WHAT IS NEEDED: Copy every item below word for word, leaving out the pictures.

DATASET RECORDS:

────────────────────

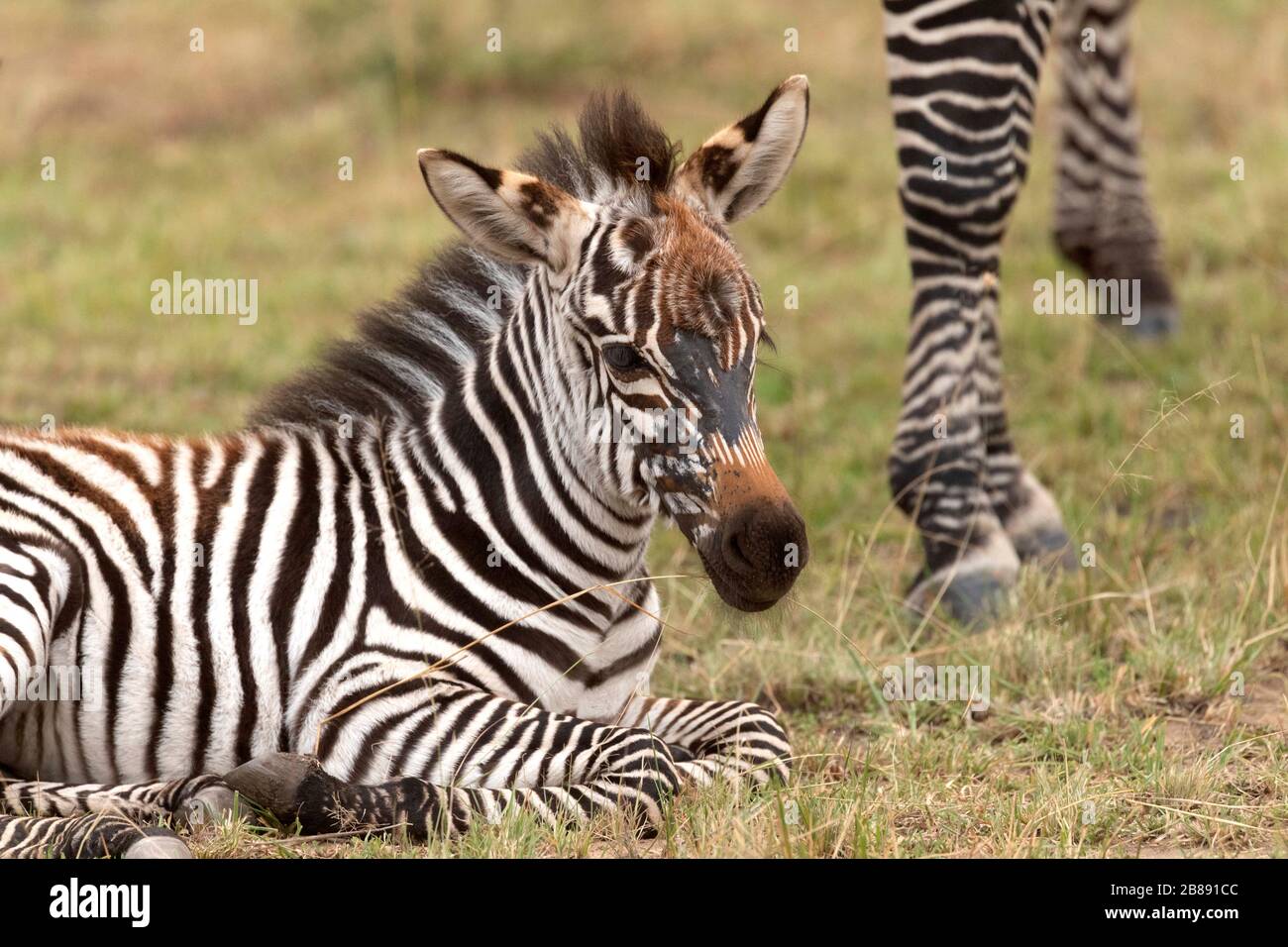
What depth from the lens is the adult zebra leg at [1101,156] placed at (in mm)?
10367

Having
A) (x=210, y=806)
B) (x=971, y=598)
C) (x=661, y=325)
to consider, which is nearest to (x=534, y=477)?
(x=661, y=325)

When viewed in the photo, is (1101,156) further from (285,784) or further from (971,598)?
(285,784)

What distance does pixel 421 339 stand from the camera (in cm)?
558

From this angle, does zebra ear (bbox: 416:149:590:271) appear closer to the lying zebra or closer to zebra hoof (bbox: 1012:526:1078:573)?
the lying zebra

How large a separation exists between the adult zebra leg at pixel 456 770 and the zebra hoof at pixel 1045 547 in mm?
2826

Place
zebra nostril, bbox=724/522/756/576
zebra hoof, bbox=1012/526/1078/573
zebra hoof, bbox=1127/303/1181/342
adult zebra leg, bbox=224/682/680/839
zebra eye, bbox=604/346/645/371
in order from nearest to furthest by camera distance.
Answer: zebra nostril, bbox=724/522/756/576, adult zebra leg, bbox=224/682/680/839, zebra eye, bbox=604/346/645/371, zebra hoof, bbox=1012/526/1078/573, zebra hoof, bbox=1127/303/1181/342

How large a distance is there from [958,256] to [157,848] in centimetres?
430

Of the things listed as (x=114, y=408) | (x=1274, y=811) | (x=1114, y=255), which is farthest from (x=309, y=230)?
(x=1274, y=811)

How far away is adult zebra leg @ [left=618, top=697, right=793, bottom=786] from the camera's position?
5129 mm

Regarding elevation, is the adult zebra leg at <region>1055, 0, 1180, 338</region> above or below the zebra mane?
above

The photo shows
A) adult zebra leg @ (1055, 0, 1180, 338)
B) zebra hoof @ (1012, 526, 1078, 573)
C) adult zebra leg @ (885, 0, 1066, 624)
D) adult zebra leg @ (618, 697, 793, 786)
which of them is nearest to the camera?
adult zebra leg @ (618, 697, 793, 786)

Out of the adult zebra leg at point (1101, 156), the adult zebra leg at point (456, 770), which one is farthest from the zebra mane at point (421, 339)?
the adult zebra leg at point (1101, 156)

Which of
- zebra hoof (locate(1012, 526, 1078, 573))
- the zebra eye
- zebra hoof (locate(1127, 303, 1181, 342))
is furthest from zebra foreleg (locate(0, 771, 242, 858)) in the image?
zebra hoof (locate(1127, 303, 1181, 342))

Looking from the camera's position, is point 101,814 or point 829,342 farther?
point 829,342
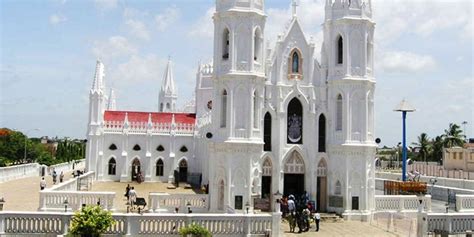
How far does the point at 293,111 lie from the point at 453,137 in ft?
227

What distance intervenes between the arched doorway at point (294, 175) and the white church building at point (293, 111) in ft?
0.19

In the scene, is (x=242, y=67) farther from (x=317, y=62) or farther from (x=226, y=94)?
(x=317, y=62)

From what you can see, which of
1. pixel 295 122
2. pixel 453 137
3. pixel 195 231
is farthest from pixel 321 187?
pixel 453 137

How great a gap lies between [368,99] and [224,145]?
8876mm

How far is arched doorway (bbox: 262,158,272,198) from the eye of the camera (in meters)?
31.6

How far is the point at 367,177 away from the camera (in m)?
31.4

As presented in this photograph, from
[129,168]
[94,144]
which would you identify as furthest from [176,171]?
[94,144]

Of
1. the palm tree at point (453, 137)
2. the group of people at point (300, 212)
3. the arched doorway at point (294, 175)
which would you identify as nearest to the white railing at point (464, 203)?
the group of people at point (300, 212)

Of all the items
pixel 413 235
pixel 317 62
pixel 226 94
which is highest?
pixel 317 62

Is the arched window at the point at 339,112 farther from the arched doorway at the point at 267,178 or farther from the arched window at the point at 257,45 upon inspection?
the arched window at the point at 257,45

────────────────────

WRITTEN RESPONSE:
What depth from the lens is the adult zebra leg at [1101,156] placed at (in mm)?
10367

Having
A) (x=210, y=806)
B) (x=971, y=598)
C) (x=661, y=325)
to consider, which is nearest to (x=534, y=477)?
(x=661, y=325)

When viewed in the photo, is (1101,156) further from (285,784) or further from (971,598)?
(285,784)

What distance does pixel 421 339 stand from the camera (in cm)?
558

From this angle, does zebra ear (bbox: 416:149:590:271) appear closer to the lying zebra or closer to zebra hoof (bbox: 1012:526:1078:573)?
the lying zebra

How large a separation exists between the adult zebra leg at pixel 456 770 and the zebra hoof at pixel 1045 547 in mm?
2826

Place
zebra nostril, bbox=724/522/756/576
zebra hoof, bbox=1012/526/1078/573
zebra hoof, bbox=1127/303/1181/342
adult zebra leg, bbox=224/682/680/839
zebra eye, bbox=604/346/645/371
in order from nearest to furthest by camera distance.
Answer: zebra nostril, bbox=724/522/756/576, adult zebra leg, bbox=224/682/680/839, zebra eye, bbox=604/346/645/371, zebra hoof, bbox=1012/526/1078/573, zebra hoof, bbox=1127/303/1181/342

How large a distance is there from [958,256] to [157,848] in centimetres?
430

Of the things listed as (x=114, y=408) | (x=1274, y=811) | (x=1114, y=255), which is farthest from (x=309, y=230)?
(x=1274, y=811)

How far away is adult zebra leg @ [left=618, top=697, right=793, bottom=786] from the camera's position?
5129 mm

Regarding elevation, is the adult zebra leg at <region>1055, 0, 1180, 338</region> above or below the zebra mane?
above

The photo shows
A) adult zebra leg @ (1055, 0, 1180, 338)
B) zebra hoof @ (1012, 526, 1078, 573)
C) adult zebra leg @ (885, 0, 1066, 624)
D) adult zebra leg @ (618, 697, 793, 786)
which of them is nearest to the camera?
adult zebra leg @ (618, 697, 793, 786)

Out of the adult zebra leg at point (1101, 156), the adult zebra leg at point (456, 770), which one is farthest from the zebra mane at point (421, 339)?
the adult zebra leg at point (1101, 156)

Which of
- zebra hoof (locate(1012, 526, 1078, 573))
- the zebra eye
- zebra hoof (locate(1127, 303, 1181, 342))
is furthest from zebra foreleg (locate(0, 771, 242, 858)) in the image?
zebra hoof (locate(1127, 303, 1181, 342))

Looking from the camera's position, is point 101,814 or point 829,342 farther?
point 829,342
How far does the point at 293,111 lie from the point at 453,137 in ft?
227

What distance intervenes between the arched doorway at point (294, 175) and the white church building at point (293, 111) in ft?
0.19

In the scene, is (x=242, y=67) farther from (x=317, y=62) or farther from (x=226, y=94)?
(x=317, y=62)

From what you can see, which of
1. pixel 295 122
2. pixel 453 137
3. pixel 195 231
is farthest from pixel 321 187?
pixel 453 137

How great a gap lies between [368,99] and [224,145]?
8876mm

How far is arched doorway (bbox: 262,158,272,198) from the eye of the camera (in meters)?
31.6

How far is the point at 367,177 away from the camera (in m)?
31.4

As presented in this photograph, from
[129,168]
[94,144]
which would you identify as furthest from [176,171]?
[94,144]

Of
1. the palm tree at point (453, 137)
2. the group of people at point (300, 212)
3. the arched doorway at point (294, 175)
which would you identify as nearest to the white railing at point (464, 203)?
the group of people at point (300, 212)

Of all the items
pixel 413 235
pixel 317 62
pixel 226 94
which is highest?
pixel 317 62

Is the arched window at the point at 339,112 farther from the arched doorway at the point at 267,178 or farther from the arched window at the point at 257,45 upon inspection?
the arched window at the point at 257,45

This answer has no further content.